■ Problem to work on ■
Would you repeat the listing exactly, without any of its images?

=== Stored data ===

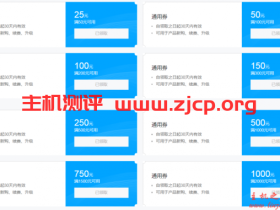 腾讯云新春贺岁礼包,五折全场通用券限量送,云服务器域名新老用户均可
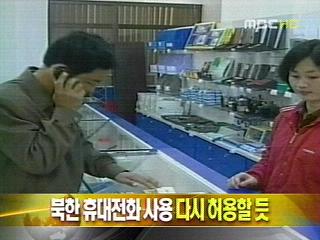 단신 북한 휴대전화 사용 다시 허용할 듯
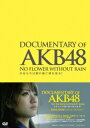 【送料無料】DOCUMENTARY of AKB48 NO FLOWER WITHOUT RAIN 少女たちは涙の後に何を見る? スペ...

===

■ Response to this exercise ■
 腾讯云新春贺岁礼包,五折全场通用券限量送,云服务器域名新老用户均可
 단신 북한 휴대전화 사용 다시 허용할 듯
 【送料無料】DOCUMENTARY of AKB48 NO FLOWER WITHOUT RAIN 少女たちは涙の後に何を見る? スペ...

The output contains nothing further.